● **WRITTEN TASK**: Please rewrite the lines below as a numbered list, starting at the line that contains "From the camera, what" and ending at the line that contains "18.5 meters", with both of those lines included. Leave out any blank lines.

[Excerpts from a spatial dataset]
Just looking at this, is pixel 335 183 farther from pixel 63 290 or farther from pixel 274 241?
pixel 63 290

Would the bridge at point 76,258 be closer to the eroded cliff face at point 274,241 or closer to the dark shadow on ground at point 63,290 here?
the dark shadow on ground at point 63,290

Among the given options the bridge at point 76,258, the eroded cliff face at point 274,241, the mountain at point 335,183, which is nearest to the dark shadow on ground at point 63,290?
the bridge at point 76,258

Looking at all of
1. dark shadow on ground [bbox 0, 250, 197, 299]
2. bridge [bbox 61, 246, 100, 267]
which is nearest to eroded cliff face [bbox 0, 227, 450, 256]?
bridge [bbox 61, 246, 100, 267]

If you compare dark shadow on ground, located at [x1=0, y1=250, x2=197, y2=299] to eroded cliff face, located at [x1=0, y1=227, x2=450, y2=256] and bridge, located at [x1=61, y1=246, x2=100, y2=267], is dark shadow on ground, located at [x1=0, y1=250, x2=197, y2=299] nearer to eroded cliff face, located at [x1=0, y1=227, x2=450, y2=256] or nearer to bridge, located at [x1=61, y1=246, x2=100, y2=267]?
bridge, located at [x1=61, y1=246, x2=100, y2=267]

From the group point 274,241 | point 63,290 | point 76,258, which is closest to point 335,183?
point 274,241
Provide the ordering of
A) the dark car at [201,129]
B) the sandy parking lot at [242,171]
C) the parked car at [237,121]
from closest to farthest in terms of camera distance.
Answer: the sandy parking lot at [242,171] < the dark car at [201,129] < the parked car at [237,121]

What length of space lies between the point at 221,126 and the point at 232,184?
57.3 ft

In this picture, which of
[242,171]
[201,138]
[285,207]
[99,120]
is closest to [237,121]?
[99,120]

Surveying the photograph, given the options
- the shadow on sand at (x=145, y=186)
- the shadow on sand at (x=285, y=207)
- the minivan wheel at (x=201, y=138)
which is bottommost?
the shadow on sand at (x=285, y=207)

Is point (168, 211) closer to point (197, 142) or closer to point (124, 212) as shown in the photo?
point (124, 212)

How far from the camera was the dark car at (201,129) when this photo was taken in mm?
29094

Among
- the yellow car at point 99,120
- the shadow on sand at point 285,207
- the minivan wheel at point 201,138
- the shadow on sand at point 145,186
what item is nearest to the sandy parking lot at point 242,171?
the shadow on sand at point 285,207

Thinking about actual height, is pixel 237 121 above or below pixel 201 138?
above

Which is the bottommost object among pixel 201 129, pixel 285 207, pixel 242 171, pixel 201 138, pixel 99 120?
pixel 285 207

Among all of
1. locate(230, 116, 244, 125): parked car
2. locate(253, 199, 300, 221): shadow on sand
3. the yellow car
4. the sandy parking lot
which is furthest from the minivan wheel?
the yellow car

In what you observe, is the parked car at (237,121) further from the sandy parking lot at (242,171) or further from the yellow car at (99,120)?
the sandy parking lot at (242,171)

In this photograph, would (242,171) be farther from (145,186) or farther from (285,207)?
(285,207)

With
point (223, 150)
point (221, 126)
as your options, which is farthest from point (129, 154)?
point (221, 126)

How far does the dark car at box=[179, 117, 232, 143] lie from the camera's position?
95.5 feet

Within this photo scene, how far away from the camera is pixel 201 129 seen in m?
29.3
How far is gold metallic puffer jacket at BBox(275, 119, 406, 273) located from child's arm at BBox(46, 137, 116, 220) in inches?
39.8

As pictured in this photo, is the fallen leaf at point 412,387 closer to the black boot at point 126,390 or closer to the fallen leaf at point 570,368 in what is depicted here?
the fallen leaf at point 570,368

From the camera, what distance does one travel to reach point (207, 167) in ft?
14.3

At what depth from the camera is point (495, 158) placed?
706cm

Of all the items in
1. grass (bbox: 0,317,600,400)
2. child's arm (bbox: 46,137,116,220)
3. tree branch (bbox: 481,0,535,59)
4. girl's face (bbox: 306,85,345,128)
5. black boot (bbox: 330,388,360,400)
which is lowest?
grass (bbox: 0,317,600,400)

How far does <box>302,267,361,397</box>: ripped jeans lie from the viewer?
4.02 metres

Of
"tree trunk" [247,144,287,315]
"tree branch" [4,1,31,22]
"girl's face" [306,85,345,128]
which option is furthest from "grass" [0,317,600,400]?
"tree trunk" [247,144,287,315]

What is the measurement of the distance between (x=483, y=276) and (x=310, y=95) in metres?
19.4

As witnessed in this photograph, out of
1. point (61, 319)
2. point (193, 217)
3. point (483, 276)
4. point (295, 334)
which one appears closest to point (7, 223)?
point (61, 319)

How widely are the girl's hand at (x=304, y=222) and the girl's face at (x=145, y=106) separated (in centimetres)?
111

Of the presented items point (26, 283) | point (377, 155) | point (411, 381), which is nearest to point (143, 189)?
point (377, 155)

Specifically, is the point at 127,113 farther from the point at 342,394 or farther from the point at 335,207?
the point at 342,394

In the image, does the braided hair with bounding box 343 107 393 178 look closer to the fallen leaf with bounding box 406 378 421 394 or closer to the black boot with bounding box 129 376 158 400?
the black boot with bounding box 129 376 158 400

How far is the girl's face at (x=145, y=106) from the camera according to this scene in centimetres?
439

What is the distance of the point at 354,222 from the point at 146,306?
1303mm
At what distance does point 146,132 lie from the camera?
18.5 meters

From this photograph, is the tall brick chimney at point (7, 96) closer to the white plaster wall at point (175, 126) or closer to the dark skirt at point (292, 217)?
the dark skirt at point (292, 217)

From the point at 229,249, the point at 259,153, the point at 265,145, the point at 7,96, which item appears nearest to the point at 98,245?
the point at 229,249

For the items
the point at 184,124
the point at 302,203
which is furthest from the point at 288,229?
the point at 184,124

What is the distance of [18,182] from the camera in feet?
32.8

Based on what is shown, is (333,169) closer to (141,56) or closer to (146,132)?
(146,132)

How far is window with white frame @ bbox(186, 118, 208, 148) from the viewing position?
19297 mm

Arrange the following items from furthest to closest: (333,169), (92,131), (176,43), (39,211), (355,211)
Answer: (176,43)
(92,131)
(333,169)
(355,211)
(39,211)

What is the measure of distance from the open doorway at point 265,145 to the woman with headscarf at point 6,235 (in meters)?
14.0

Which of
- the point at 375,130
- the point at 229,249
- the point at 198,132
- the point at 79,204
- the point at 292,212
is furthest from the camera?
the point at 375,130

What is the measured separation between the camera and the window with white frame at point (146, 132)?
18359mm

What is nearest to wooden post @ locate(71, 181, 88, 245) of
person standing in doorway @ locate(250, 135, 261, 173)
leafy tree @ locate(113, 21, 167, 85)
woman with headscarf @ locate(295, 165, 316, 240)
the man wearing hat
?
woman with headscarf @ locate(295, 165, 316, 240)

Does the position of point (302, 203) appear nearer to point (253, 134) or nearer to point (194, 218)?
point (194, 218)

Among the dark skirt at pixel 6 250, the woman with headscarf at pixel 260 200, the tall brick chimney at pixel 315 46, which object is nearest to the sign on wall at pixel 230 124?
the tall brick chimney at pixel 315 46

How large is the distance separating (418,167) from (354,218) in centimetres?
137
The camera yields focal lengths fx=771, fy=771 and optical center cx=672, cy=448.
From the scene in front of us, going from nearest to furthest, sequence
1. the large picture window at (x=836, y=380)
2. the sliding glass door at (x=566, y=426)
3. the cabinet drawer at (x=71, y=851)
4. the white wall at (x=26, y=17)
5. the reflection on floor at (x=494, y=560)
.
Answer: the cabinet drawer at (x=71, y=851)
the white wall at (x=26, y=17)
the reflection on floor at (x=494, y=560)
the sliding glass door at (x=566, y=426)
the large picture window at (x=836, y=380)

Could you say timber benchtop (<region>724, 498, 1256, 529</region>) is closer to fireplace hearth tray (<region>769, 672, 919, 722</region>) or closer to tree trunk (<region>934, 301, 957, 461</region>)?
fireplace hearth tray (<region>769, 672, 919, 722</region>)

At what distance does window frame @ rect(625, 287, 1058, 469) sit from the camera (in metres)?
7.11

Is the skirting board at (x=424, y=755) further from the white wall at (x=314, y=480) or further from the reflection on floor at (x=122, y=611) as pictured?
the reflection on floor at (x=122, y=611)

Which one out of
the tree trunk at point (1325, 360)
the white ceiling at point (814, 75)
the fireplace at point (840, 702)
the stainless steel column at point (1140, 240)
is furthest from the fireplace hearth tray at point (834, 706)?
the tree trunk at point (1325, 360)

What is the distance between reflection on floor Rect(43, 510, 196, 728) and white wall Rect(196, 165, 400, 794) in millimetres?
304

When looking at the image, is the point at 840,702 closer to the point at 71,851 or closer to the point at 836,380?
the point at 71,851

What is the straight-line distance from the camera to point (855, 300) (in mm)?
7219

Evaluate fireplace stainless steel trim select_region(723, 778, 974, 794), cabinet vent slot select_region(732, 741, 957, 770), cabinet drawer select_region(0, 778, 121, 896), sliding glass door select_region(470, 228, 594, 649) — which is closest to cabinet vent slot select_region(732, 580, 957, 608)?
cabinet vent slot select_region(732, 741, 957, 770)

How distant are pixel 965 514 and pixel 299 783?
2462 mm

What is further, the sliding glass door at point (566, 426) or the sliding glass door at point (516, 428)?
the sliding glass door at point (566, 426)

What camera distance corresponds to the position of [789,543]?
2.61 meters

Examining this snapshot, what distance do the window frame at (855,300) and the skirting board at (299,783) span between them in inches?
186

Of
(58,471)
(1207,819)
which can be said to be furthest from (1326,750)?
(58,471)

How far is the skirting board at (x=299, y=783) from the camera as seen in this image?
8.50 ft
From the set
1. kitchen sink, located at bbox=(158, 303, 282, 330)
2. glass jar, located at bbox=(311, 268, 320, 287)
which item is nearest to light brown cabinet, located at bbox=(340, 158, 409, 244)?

● **SOLUTION TO THE PROBLEM**:
1. From the camera, what distance does one travel to reach point (207, 167) in ft?
2. 14.3
3. At what depth from the camera is point (495, 158) placed?
4. 706cm
5. Of all the items in
6. 1. grass (bbox: 0,317,600,400)
7. 2. child's arm (bbox: 46,137,116,220)
8. 3. tree branch (bbox: 481,0,535,59)
9. 4. girl's face (bbox: 306,85,345,128)
10. 5. black boot (bbox: 330,388,360,400)
11. which is lowest?
12. grass (bbox: 0,317,600,400)
13. How far does <box>302,267,361,397</box>: ripped jeans lie from the viewer?
14. 4.02 metres
15. Of
16. "tree trunk" [247,144,287,315]
17. "tree branch" [4,1,31,22]
18. "girl's face" [306,85,345,128]
19. which option is furthest from "grass" [0,317,600,400]?
20. "tree trunk" [247,144,287,315]
21. What is the measurement of the distance between (x=483, y=276) and (x=310, y=95) in metres?
22. 19.4
23. As witnessed in this photograph, out of
24. 1. point (61, 319)
25. 2. point (193, 217)
26. 3. point (483, 276)
27. 4. point (295, 334)
28. which one appears closest to point (7, 223)?
29. point (61, 319)
30. How widely are the girl's hand at (x=304, y=222) and the girl's face at (x=145, y=106) separated (in centimetres)?
31. 111
32. Of the presented items point (26, 283) | point (377, 155) | point (411, 381), which is nearest to point (143, 189)?
33. point (377, 155)
34. Specifically, is the point at 127,113 farther from the point at 342,394 or farther from the point at 335,207?
35. the point at 342,394
36. In the image, does the braided hair with bounding box 343 107 393 178 look closer to the fallen leaf with bounding box 406 378 421 394 or closer to the black boot with bounding box 129 376 158 400?
37. the black boot with bounding box 129 376 158 400
38. How far is the girl's face at (x=145, y=106) from the camera according to this scene in centimetres?
39. 439
40. What is the distance of the point at 354,222 from the point at 146,306?
41. 1303mm
42. At what distance does point 146,132 lie from the camera?
43. 18.5 meters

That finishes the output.